The Power Rangers Turbo Deleted Scenes That Could Have Saved the Movie

At least the script does delve a little more into the idea of a child being a Ranger, with Tanya and Kat both unsure if Justin really knows what he’s going up against. Tanya reasons they’ll have to be his family now, which was a line that made it into the film (albeit spoken by Kat) but doesn’t carry anywhere near as much weight there, considering that both of Justin’s parents are dead in the scripts!

In the fifth draft, that backstory is downgraded to just his mom but it’s still given much more time to impact Justin. Tanya and Kat comment several times how much trouble Justin has had since she died and his dad moved away. He’s clearly taken to Rocky quite a bit and is really disturbed by Rocky’s injury.  This comes full circle at the end when, in a deleted scene, Justin worries he won’t be a Ranger anymore but Rocky reassures him that he deserves the powers. For someone who looked up to Rocky so much, this is huge.

Justin’s story even gets tied into Lerigot’s! It only happens at the very end but in another deleted scene in the fifth draft (that was briefly glimpsed in the film’s end credits) Justin gets to hold baby Bethel and sorrowfully observes, “it must be great to have your whole family together again.”

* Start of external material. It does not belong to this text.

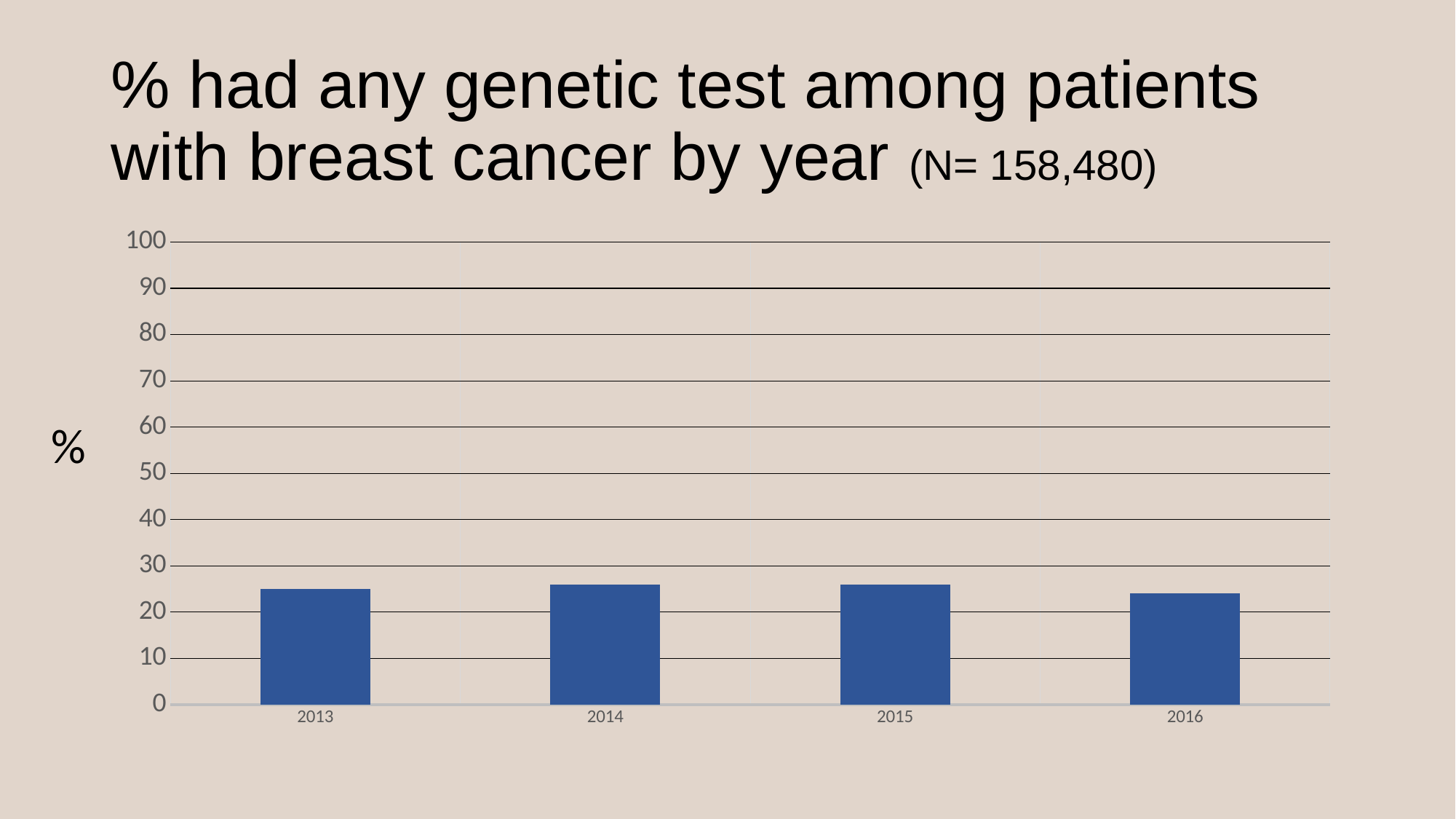
How many years are shown on the x axis of the chart? 4 Is the value for 2016 greater or less than 50? less What is the first year shown on the x axis? 2013 What is the sample size (N) given in the chart title? 158,480 Is the value for 2014 greater or less than 30? less What kind of chart is shown on the slide? bar chart Is the value for 2015 greater or less than 20? greater Which is larger, the value for 2014 or the value for 2016? 2014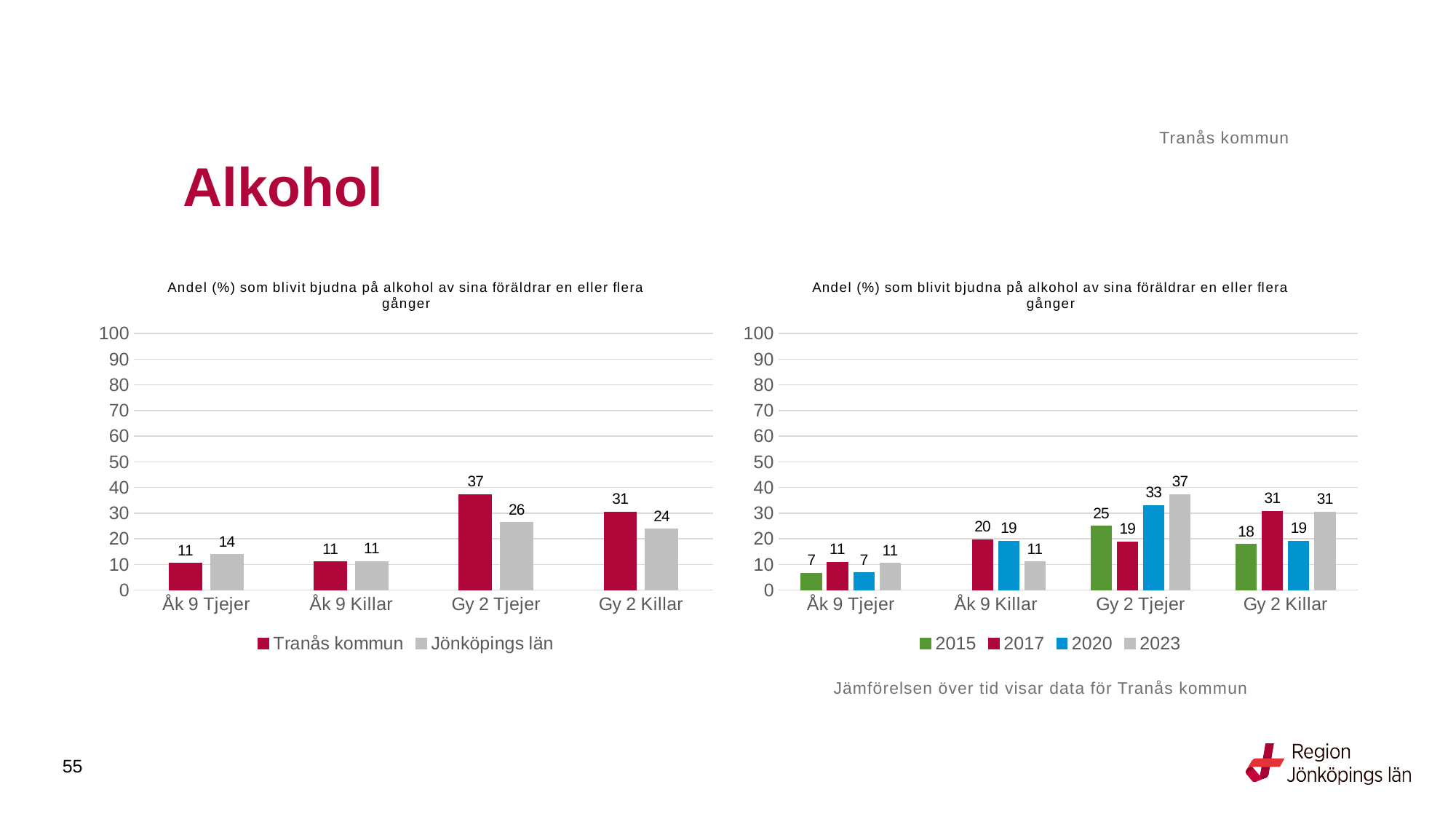
How many series does the legend of the left chart list? 2 In the left chart, what is the difference between Tranås kommun and Jönköpings län for Gy 2 Tjejer? 11 In the left chart, what is the value for Tranås kommun for Gy 2 Tjejer? 37 How many series does the legend of the right chart list? 4 In the right chart, which year has the lowest value for Åk 9 Killar? 2023 In the right chart, what is the value for 2015 for Åk 9 Tjejer? 7 In the left chart, which category has the highest value for Tranås kommun? Gy 2 Tjejer What type of chart is the right chart? Bar chart In the right chart, what is the value for 2023 for Gy 2 Tjejer? 37 In the left chart, which is larger for Åk 9 Tjejer: Tranås kommun or Jönköpings län? Jönköpings län In the right chart, what is the difference between 2017 and 2023 for Gy 2 Tjejer? 18 In the left chart, what is the value for Jönköpings län for Gy 2 Killar? 24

Damn, that made me feel things for Justin! I wish this connection had been explored a bit more but perhaps it was something they had planned to develop in the TV series. Still, these little glimpses into Justin’s life would have made the idea of a kid Ranger easier to accept and given him a more emotional arc.

Lerigot’s Backstory

Lerigot was… certainly a choice. Someone in the Turbo movie production office must have thought they’d be making some serious tickle me Elmo money off this alien but uh… he’s horrendous. His face is the stuff of nightmares. His eyes are that of a killer. His voice is what you hear as you’re slowly dragged into hell.

As mentioned earlier, he takes up way too much of the film’s runtime, especially the first half as we watch him play with animals in Africa. Both in look and execution, Lerigot is a huge misfire. However, the fifth draft of the script at least gave us more of a reason to care about him and, delightfully, tied his backstory to Maligore.